There is history between Yunus and Bangladesh’s ruling Awami League party. Yunus founded a short-lived political party in 2007, when a military-backed caretaker government was in power; Awami League leaders interpreted it as an attempt to undermine their party and align himself with the military. Given the current climate, with the Awami League cracking down on dissent ahead of elections in January, observers see the legal proceedings as another case of the state trying to sideline its critics.
U.N. announces food aid cuts to Afghanistan. The World Food Programme (WFP) announced it will cut food aid to 2 million Afghans later this month, citing a “massive funding shortfall.” The decision follows a move to cut off food aid to 8 million people in the country earlier this year. With the cuts, just 3 million Afghans will receive aid from the WFP each month; more than one-third of the country’s population of 40 million is food insecure.

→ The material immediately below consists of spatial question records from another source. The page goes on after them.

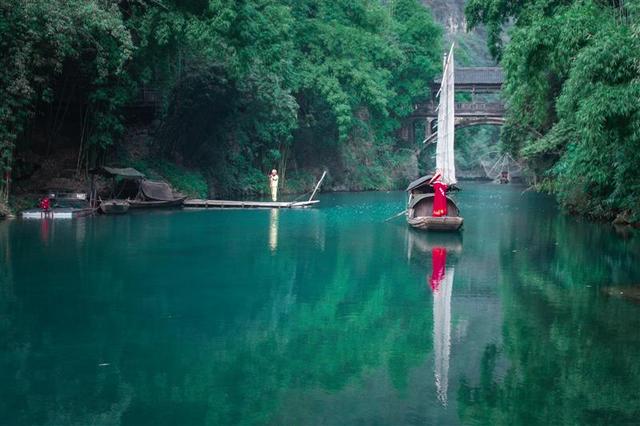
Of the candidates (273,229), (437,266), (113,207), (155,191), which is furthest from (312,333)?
(155,191)

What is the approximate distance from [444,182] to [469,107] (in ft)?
97.7

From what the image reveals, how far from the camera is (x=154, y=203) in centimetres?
2669

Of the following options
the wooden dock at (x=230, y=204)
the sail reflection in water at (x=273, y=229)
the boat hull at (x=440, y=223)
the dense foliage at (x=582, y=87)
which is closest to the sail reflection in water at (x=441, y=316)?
the boat hull at (x=440, y=223)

Various factors contribute to the lack of funding for humanitarian aid in Afghanistan, including broad donor fatigue, the reallocation of resources to Ukraine, and donor concerns about sending assistance to a Taliban-led Afghanistan, with the group under international sanctions. To make matters worse, Taliban bans on women working for U.N. agencies have made it difficult for aid workers to deliver assistance directly.
Reports of unrest have emerged from the sensitive region of Gilgit-Baltistan, which is administered by Pakistan but also claimed by India. Although details are sketchy, the trouble apparently escalated on Sept. 1, after two prominent Muslim clerics from different schools of thought made inflammatory comments about each other’s communities. Protests began in the city of Gilgit but have since spread to other areas.
Last weekend, the U.S., U.K., and Canadian embassies in Pakistan issued travel advisories urging citizens to avoid the region. Gilgit-Baltistan has a history of sectarian violence, especially terrorist attacks against the Shiite Muslim community. In 1988, Sunni-Shiite tensions led to a massacre that killed nearly 400 Shiites. The region has stabilized in recent years, but the current turmoil seems ominous.
On Monday, a former chief minister of Gilgit-Baltistan, a member of former Prime Minister Imran Khan’s party, survived an attack by unknown assailants. On Wednesday, the Pakistani Taliban announced it had sent fighters into Chitral, a district in the province of Khyber Pakhtunkhwa, which borders Gilgit-Baltistan.